Eddie won his letters in baseball during college and recalled wearing his baseball uniform over his tights so his buddies wouldn’t find out he was going to ballet classes. During this frustrating time, he also became an amateur championship boxer, enjoying the “physicality” of the sport, which was similar to ballet, but didn’t require “physical intelligen­ce.” After graduating, Balanchine gave him a job, and in 1957, he became principal dancer with the New York City Ballet.

The artistic director said, “It takes eight to 10 years to train a dancer; three to five till they can become a major performer. Ballet entails learning a new vocabulary and alphabet. Technique isn’t enough — we’re people of theatre.” He added, “Dancers have to know naturally how to speak to the audience through movements, which instinctively flow out of their bodies. We move in a manner of continuity, making difficult look easy. Passion is the essence!”

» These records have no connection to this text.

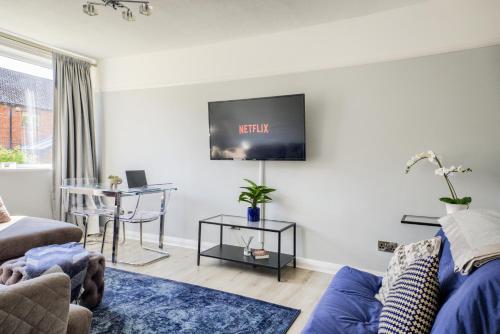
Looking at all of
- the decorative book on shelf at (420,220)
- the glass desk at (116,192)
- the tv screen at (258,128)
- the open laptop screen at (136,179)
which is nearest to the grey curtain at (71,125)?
the glass desk at (116,192)

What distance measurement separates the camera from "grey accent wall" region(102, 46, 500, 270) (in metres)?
2.63

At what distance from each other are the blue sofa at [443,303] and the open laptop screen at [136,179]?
8.30 ft

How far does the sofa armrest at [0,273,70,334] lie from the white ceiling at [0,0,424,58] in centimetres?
250

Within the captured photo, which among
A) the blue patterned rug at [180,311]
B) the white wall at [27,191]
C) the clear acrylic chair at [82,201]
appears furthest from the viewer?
the white wall at [27,191]

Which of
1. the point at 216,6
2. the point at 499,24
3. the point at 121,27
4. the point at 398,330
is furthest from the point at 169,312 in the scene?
the point at 499,24

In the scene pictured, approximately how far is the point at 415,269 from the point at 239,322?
126cm

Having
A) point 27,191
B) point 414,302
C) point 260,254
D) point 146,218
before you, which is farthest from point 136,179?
point 414,302

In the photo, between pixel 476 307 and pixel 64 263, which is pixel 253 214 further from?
pixel 476 307

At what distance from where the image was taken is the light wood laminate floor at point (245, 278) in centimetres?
264

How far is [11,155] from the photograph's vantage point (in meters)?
3.74

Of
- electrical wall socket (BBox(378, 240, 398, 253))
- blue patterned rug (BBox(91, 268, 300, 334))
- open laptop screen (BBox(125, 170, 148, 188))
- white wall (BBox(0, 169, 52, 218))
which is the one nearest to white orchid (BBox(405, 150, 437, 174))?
electrical wall socket (BBox(378, 240, 398, 253))

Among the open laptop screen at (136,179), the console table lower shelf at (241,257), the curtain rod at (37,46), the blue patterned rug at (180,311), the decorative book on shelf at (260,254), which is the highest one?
the curtain rod at (37,46)

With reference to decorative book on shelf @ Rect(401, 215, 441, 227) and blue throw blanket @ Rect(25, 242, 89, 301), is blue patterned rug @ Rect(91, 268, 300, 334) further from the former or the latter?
decorative book on shelf @ Rect(401, 215, 441, 227)

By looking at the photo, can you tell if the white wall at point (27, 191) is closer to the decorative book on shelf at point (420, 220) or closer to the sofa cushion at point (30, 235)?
the sofa cushion at point (30, 235)
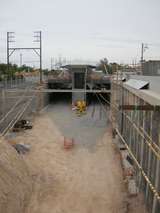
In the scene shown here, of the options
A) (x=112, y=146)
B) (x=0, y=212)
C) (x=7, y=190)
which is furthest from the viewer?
(x=112, y=146)

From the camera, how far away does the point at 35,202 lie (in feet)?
32.6

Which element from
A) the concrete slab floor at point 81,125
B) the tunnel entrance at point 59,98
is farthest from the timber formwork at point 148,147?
the tunnel entrance at point 59,98

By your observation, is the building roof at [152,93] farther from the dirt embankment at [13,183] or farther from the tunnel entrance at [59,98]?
the tunnel entrance at [59,98]

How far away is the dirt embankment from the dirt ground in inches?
14.8

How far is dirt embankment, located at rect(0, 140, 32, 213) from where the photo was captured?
873 cm

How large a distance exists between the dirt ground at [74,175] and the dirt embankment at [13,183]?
376 mm

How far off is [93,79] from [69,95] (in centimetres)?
637

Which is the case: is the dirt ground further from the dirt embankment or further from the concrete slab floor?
the dirt embankment

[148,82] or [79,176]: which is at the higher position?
[148,82]

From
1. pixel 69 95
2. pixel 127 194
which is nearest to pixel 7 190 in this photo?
pixel 127 194

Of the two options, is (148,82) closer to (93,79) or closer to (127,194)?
(127,194)

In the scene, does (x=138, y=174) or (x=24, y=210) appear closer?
(x=24, y=210)

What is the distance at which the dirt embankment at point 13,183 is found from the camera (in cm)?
873

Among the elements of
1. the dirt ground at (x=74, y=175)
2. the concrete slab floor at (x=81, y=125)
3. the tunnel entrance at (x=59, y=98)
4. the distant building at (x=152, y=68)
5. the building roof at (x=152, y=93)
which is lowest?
the dirt ground at (x=74, y=175)
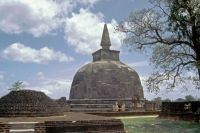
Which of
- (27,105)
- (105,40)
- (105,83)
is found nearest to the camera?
(27,105)

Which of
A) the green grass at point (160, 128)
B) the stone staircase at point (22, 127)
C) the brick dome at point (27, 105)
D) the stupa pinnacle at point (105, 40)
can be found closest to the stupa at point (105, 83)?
the stupa pinnacle at point (105, 40)

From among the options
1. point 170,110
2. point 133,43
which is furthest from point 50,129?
point 170,110

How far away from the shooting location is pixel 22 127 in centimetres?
625

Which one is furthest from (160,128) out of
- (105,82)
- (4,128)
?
(105,82)

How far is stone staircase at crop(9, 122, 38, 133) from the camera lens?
6.08 metres

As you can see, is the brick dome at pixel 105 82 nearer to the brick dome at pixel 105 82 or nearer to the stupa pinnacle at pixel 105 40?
the brick dome at pixel 105 82

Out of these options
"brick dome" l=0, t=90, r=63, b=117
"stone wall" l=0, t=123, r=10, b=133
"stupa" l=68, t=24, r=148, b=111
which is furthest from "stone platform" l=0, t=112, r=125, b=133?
"stupa" l=68, t=24, r=148, b=111

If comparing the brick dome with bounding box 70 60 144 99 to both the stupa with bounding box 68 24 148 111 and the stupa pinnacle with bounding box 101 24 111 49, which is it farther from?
the stupa pinnacle with bounding box 101 24 111 49

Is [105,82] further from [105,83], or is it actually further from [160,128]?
[160,128]

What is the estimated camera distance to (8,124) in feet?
20.3

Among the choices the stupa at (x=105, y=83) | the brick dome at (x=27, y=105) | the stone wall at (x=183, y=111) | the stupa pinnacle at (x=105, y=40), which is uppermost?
the stupa pinnacle at (x=105, y=40)

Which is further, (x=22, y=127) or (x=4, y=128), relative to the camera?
(x=22, y=127)

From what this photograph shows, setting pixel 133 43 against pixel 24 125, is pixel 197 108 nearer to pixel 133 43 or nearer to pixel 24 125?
pixel 133 43

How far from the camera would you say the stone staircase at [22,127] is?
6078 millimetres
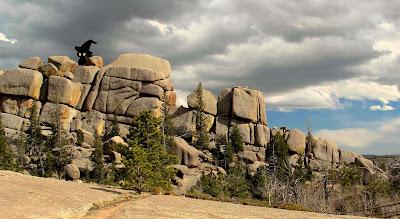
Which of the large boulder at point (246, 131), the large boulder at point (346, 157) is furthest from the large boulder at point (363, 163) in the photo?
the large boulder at point (246, 131)

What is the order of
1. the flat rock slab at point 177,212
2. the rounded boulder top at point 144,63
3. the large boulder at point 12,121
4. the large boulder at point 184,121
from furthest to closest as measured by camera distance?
the rounded boulder top at point 144,63 → the large boulder at point 184,121 → the large boulder at point 12,121 → the flat rock slab at point 177,212

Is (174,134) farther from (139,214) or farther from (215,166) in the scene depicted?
(139,214)

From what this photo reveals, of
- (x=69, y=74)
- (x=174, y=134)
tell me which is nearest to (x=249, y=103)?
(x=174, y=134)

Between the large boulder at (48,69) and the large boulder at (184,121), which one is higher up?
the large boulder at (48,69)

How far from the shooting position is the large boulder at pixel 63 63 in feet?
385

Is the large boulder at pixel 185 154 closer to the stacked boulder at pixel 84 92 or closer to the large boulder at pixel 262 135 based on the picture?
the stacked boulder at pixel 84 92

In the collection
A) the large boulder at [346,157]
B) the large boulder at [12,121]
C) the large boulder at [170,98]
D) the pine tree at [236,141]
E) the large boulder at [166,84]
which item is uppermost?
the large boulder at [166,84]

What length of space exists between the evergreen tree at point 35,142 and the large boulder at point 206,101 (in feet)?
128

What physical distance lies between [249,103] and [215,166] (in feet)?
85.4

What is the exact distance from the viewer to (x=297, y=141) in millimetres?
116938

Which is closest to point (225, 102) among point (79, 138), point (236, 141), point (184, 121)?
point (184, 121)

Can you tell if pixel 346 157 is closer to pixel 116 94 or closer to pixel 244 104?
pixel 244 104

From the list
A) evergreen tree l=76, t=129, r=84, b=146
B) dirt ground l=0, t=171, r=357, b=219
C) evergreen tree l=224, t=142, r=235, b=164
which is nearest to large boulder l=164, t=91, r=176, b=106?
evergreen tree l=224, t=142, r=235, b=164

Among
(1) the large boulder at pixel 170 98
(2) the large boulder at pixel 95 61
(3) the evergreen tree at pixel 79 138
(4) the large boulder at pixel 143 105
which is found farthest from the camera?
(2) the large boulder at pixel 95 61
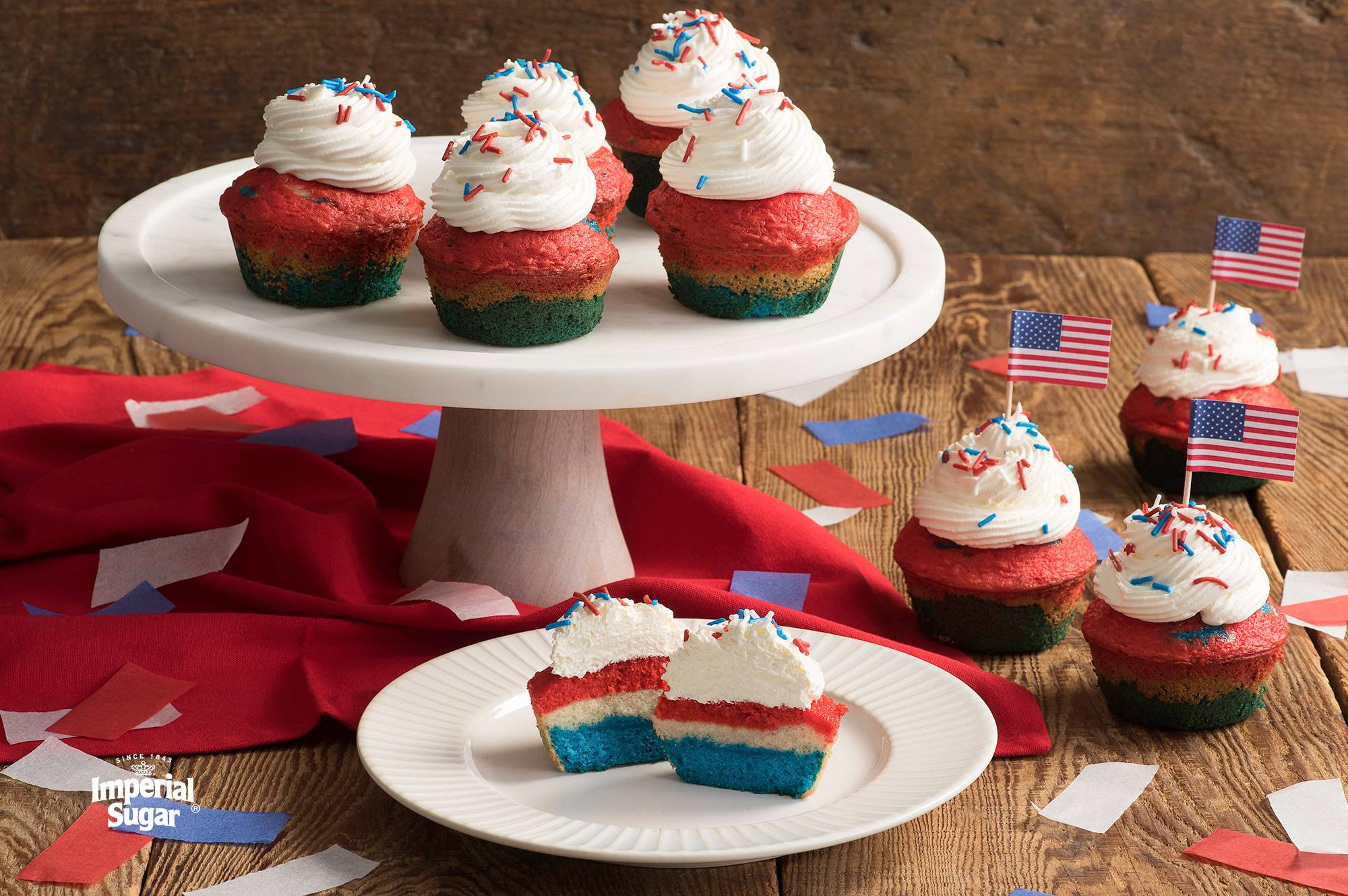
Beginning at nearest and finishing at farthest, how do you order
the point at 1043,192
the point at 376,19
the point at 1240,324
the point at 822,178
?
the point at 822,178, the point at 1240,324, the point at 376,19, the point at 1043,192

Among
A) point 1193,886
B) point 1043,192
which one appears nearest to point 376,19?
point 1043,192

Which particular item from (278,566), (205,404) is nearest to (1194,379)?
(278,566)

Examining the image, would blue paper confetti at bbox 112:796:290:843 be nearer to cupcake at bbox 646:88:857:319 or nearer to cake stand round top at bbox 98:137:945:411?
cake stand round top at bbox 98:137:945:411

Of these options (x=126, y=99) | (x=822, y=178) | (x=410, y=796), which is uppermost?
(x=822, y=178)

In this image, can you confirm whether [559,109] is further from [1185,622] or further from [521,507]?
[1185,622]

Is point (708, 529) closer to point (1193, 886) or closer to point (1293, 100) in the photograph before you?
point (1193, 886)

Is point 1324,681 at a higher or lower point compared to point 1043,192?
higher
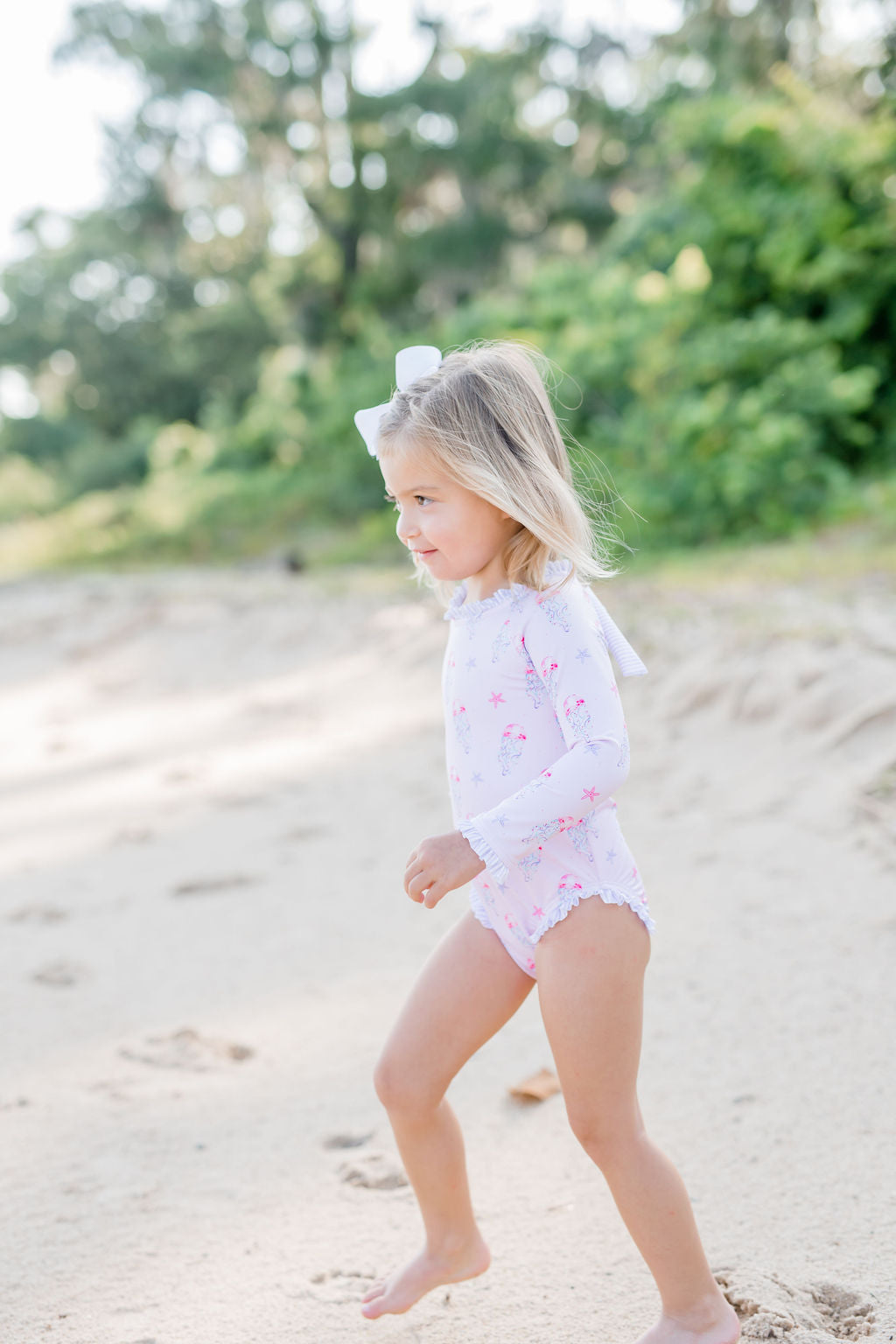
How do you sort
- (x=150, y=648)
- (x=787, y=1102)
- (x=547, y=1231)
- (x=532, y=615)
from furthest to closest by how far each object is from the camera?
(x=150, y=648)
(x=787, y=1102)
(x=547, y=1231)
(x=532, y=615)

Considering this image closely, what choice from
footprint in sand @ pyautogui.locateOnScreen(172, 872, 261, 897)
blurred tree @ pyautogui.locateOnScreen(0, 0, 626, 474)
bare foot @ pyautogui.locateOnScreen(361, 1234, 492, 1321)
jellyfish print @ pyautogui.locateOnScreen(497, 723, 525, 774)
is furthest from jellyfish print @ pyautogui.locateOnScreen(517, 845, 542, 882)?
blurred tree @ pyautogui.locateOnScreen(0, 0, 626, 474)

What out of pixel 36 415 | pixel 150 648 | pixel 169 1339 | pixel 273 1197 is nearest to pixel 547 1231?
pixel 273 1197

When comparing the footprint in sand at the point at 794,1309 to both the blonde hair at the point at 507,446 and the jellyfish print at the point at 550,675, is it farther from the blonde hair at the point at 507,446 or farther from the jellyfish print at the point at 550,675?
the blonde hair at the point at 507,446

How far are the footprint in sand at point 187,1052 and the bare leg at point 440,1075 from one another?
922 mm

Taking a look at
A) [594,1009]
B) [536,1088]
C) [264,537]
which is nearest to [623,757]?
[594,1009]

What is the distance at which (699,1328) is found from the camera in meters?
1.47

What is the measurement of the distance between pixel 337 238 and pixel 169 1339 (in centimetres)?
1626

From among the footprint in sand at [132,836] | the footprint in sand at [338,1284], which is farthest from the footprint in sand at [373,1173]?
the footprint in sand at [132,836]

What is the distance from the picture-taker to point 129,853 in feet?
13.2

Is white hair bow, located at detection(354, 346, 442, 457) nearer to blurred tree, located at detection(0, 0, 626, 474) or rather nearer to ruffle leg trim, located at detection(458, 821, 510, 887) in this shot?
ruffle leg trim, located at detection(458, 821, 510, 887)

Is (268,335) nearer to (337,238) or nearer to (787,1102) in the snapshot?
(337,238)

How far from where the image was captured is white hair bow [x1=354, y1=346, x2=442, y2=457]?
5.36 feet

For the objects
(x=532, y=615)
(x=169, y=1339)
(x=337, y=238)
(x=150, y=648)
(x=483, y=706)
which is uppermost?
(x=337, y=238)

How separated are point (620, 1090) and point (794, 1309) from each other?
0.45 metres
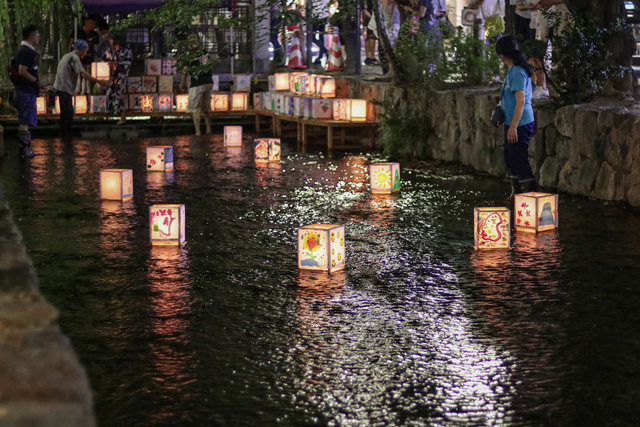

One of Villella’s principal dancers, Kew Gardens native Jennifer Kronenberg, recently penned a book titled, “So, You Want to be a Ballet Dancer?” It’s a guide for aspiring performers: a behind-the-scenes look at the challenging world of ballet based on her amazing career.

Villella was the only American invited to dance an encore at the Bolshoi Theater in Moscow. He danced for President Kennedy’s inauguration, and for presidents Johnson, Nixon and Ford. President Clinton presented him with the 1997 National Medal of Arts, and he was named a Kennedy Center Honoree. In the ‘70s, he appeared in an episode of the television series “Odd Couple,” opposite Felix Unger.

He still teaches class every morning but will be stepping down as artistic director after Miami City Ballet’s 2012-2013 season. He will continue his seven-day work week until his departure. His wife, Linda, is director of Miami City Ballet School.

Villella said he intends to pursue other dance-related projects after his retirement.

With over 40 dancers and a repertoire of 100 ballets, MCB wows audiences everywhere.

Villella was once asked: “What is more taxing on the body, ballet or boxing?” He replied, “Ballet!”

Rumor has it he still has a powerful left hook.